April reported she had awakened at some point in the morning to play for about three hours with Skyah before going back to bed for another hour, then making breakfast for Skyah and her two sons at 8:30 a.m.
After a brief visit with a friend at 10 a.m., April took the children with her to wash the car before taking her sons to a babysitter's home a few blocks away from their home. The letter states April had an appointment to do a neighbor's nails and would normally leave Skyah with April's sister at home, but on Aug. 1 there was no one to watch Skyah, so April took the infant with her while dropping the boys off at the babysitter's home and then returned home for the nail appointment.
While dropping off the boys, April took the unusual step of getting Skyah out of the car seat and then asking herself, "'Why am I taking her out of her car seat,' knowing that Skyah was coming home with her," the letter states. "April hugged and held Skyah, who was awake at that time, and then put her back in the car seat."
Construction crews were working on the street where the Suwyns live, so April had to park on an adjacent street. A construction worker talked to her as she stepped from her car, which diverted her attention, according to the letter. She then went home to use the bathroom prior to the arrival of the nail appointment, believing Skyah was now sleeping in her crib as part of her regular nap time, according to the letter.
"April can not explain why she had a lapse of awareness regarding her daughter," the letter read.
After finishing the nail appointment and visiting with another friend, April went to pick up her sons at the babysitter's house, believing Skyah was still peacefully sleeping in her crib at home a few blocks away.

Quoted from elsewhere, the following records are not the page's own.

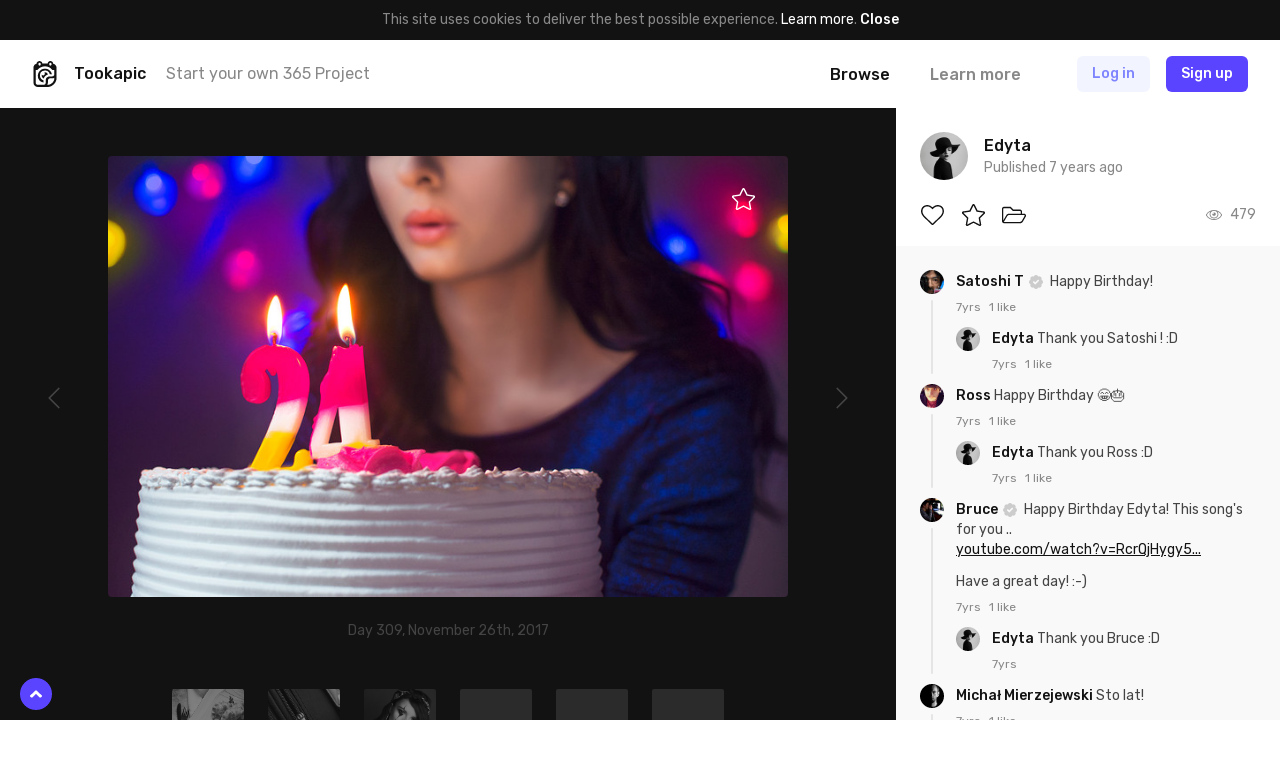

--- FILE ---
content_type: image/svg+xml
request_url: https://tookapic.com/img/avatars/default.svg
body_size: 719
content:
<svg height="72" viewBox="0 0 72 72" width="72" xmlns="http://www.w3.org/2000/svg"><g fill="none" fill-rule="evenodd"><circle cx="36" cy="36" fill="#f5f5f5" r="36"/><path d="m36 19.688c3.14 0 6.047.785 8.719 2.355a17.62 17.62 0 0 1 6.363 6.363c1.57 2.672 2.355 5.578 2.355 8.719 0 3.14-.785 6.047-2.355 8.719a17.62 17.62 0 0 1 -6.363 6.363c-2.672 1.57-5.578 2.355-8.719 2.355-3.14 0-6.047-.785-8.719-2.355a17.62 17.62 0 0 1 -6.363-6.363c-1.57-2.672-2.355-5.578-2.355-8.719 0-3.14.785-6.047 2.355-8.719a17.62 17.62 0 0 1 6.363-6.363c2.672-1.57 5.578-2.355 8.719-2.355zm0 32.624c2.766 0 5.309-.68 7.629-2.039a15.2 15.2 0 0 0 5.52-5.52c1.359-2.32 2.038-4.862 2.038-7.628s-.68-5.309-2.039-7.629a15.2 15.2 0 0 0 -5.52-5.52c-2.32-1.359-4.862-2.038-7.628-2.038s-5.309.68-7.629 2.039a15.2 15.2 0 0 0 -5.52 5.52c-1.359 2.32-2.039 4.862-2.039 7.628s.68 5.309 2.04 7.629a15.2 15.2 0 0 0 5.52 5.52c2.32 1.359 4.862 2.038 7.628 2.038zm6.328-10.265c.188-.234.445-.375.774-.422a.992.992 0 0 1 .843.246c.235.211.364.469.387.774.023.304-.059.574-.246.808a10.642 10.642 0 0 1 -3.656 2.813 10.353 10.353 0 0 1 -4.43.984c-1.547 0-3.023-.328-4.43-.984a10.642 10.642 0 0 1 -3.656-2.813 1.113 1.113 0 0 1 -.246-.808c.023-.305.152-.551.387-.739.234-.187.515-.27.843-.246.329.024.586.153.774.387a8.338 8.338 0 0 0 2.847 2.18 8.113 8.113 0 0 0 3.481.773 8.113 8.113 0 0 0 3.48-.773 8.338 8.338 0 0 0 2.848-2.18zm-11.953-6.047c-.61 0-1.137-.223-1.582-.668s-.668-.973-.668-1.582c0-.61.223-1.137.668-1.582s.973-.668 1.582-.668c.61 0 1.137.223 1.582.668s.668.973.668 1.582c0 .61-.223 1.137-.668 1.582s-.973.668-1.582.668zm11.25 0c-.61 0-1.137-.223-1.582-.668s-.668-.973-.668-1.582c0-.61.223-1.137.668-1.582s.973-.668 1.582-.668c.61 0 1.137.223 1.582.668s.668.973.668 1.582c0 .61-.223 1.137-.668 1.582s-.973.668-1.582.668z" fill="#e5e5e5" fill-rule="nonzero"/></g></svg>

It was when April was putting her young sons in their seats in the back of the car that she discovered Skyah and began seeking medical help.
An autopsy by the State Medical Examiner's Office ruled the death an accident as a consequence of hyperthermia. A national expert on inadvertent lapse of awareness consulted by the County Attorney's Office said he does not believe the memory lapse is an act of negligence.

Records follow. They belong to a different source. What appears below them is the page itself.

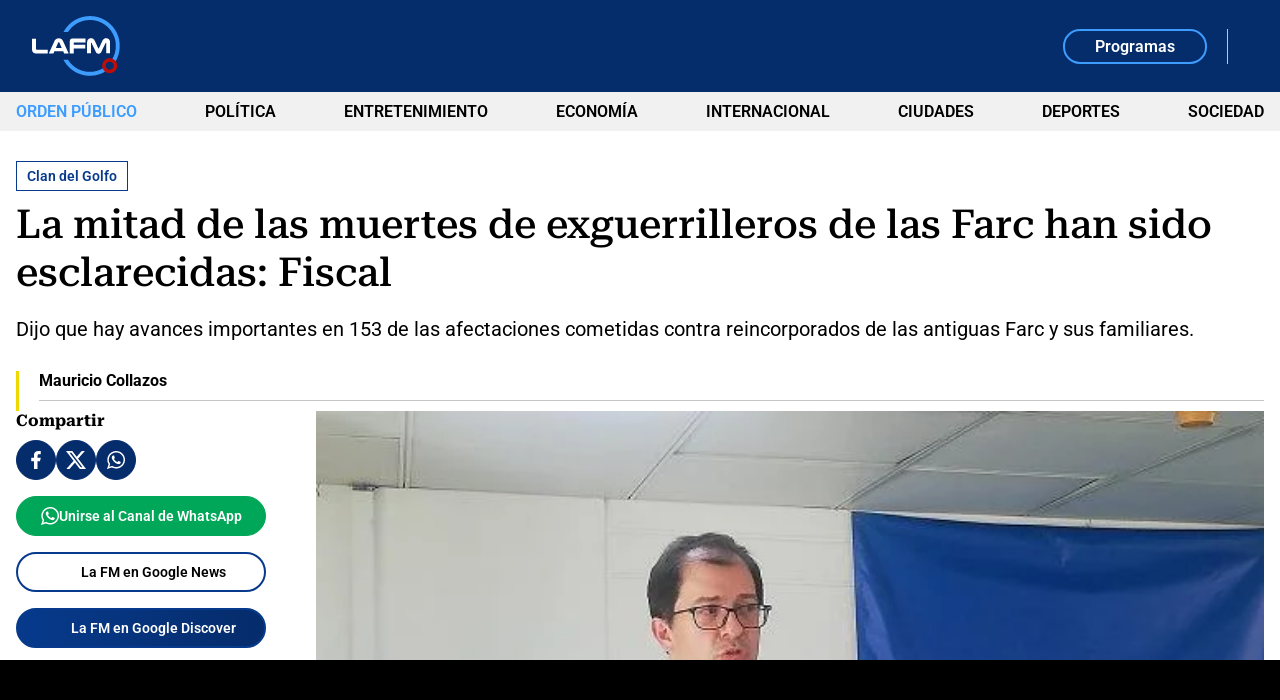

--- FILE ---
content_type: text/html; charset=utf-8
request_url: https://www.google.com/recaptcha/api2/aframe
body_size: 268
content:
<!DOCTYPE HTML><html><head><meta http-equiv="content-type" content="text/html; charset=UTF-8"></head><body><script nonce="VwkFmtsPfVAKwGWFwgPRjg">/** Anti-fraud and anti-abuse applications only. See google.com/recaptcha */ try{var clients={'sodar':'https://pagead2.googlesyndication.com/pagead/sodar?'};window.addEventListener("message",function(a){try{if(a.source===window.parent){var b=JSON.parse(a.data);var c=clients[b['id']];if(c){var d=document.createElement('img');d.src=c+b['params']+'&rc='+(localStorage.getItem("rc::a")?sessionStorage.getItem("rc::b"):"");window.document.body.appendChild(d);sessionStorage.setItem("rc::e",parseInt(sessionStorage.getItem("rc::e")||0)+1);localStorage.setItem("rc::h",'1768621058038');}}}catch(b){}});window.parent.postMessage("_grecaptcha_ready", "*");}catch(b){}</script></body></html>

--- FILE ---
content_type: application/javascript; charset=utf-8
request_url: https://fundingchoicesmessages.google.com/f/AGSKWxWO-varPH4F5edbG9q-s3P53CCC2gEOeeFOcI_mQ-JnScfricPJKW16pg2gTcKua0S4euPdqHuGF5_Nw7i9cpZa3WXF7bNHyKW21QVmvIVG1MzoKn1F3MkOv6GbENMUmxdfPkBM4zz5Xxu5BiI1nEpaYtZiEwx-Jjmf7Pz03W_tDIbJv3R_x8G75AEg/_/adlink?.com/ss/ad/_webad..org/adgallery1.com/js/adsense
body_size: -1290
content:
window['482d3771-06e6-4b42-8ae8-6515562c124e'] = true;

Belnap said a decision on whether to prosecute someone on the grounds of negligence in an apparent accidental homicide is not a simple one, but a combination of relevant factors usually provides clarity on what course to pursue.

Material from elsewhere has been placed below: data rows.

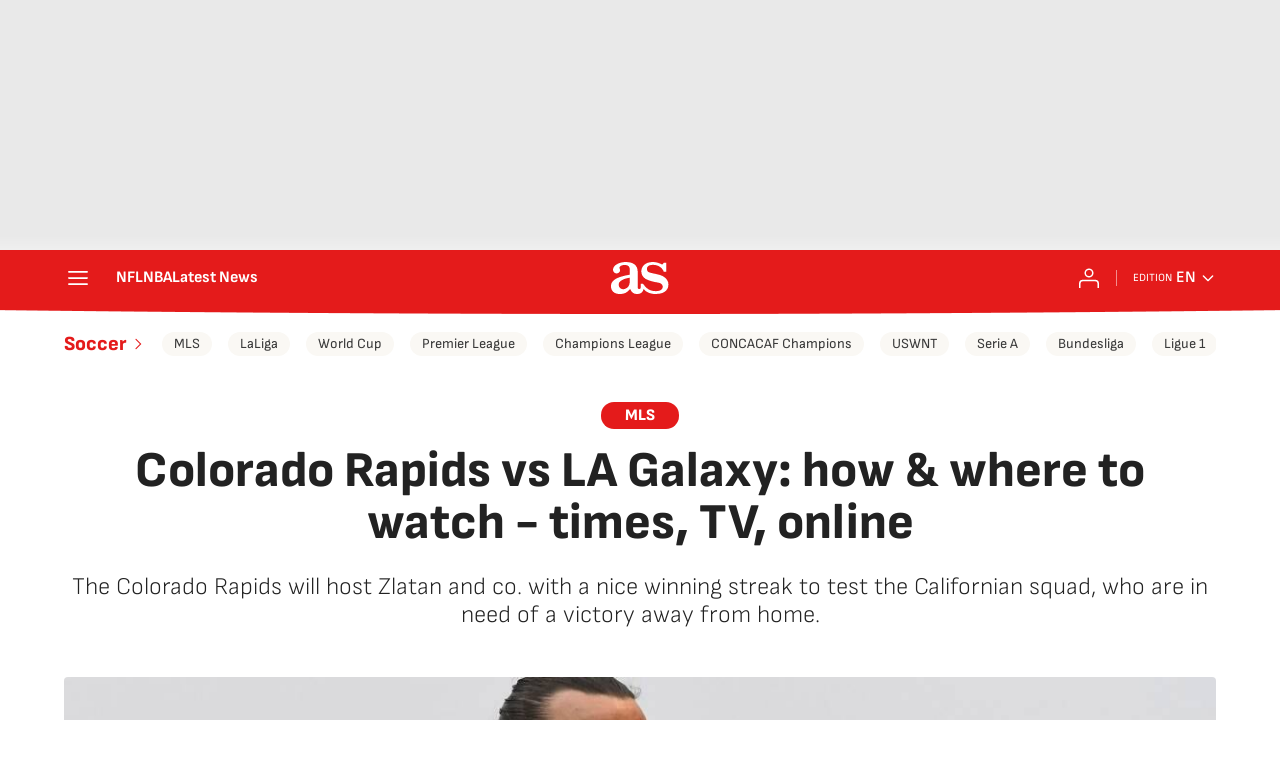

--- FILE ---
content_type: application/x-javascript;charset=utf-8
request_url: https://smetrics.as.com/id?d_visid_ver=5.4.0&d_fieldgroup=A&mcorgid=2387401053DB208C0A490D4C%40AdobeOrg&mid=65743045285697071836792290882890479105&ts=1768883034775
body_size: -38
content:
{"mid":"65743045285697071836792290882890479105"}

"We wrestle with that all the time in talking about what is the standard of proof. Sometimes we say we're just going to let the jury determine that," he said. "But a lot of times we make a decision on 'What would a reasonable person do in this circumstance?' — and that's very subjective. … Personal injury lawyers can still make a case for simple negligence. The (negligence) standard is lower (in a civil lawsuit) and the burden of proof is lower."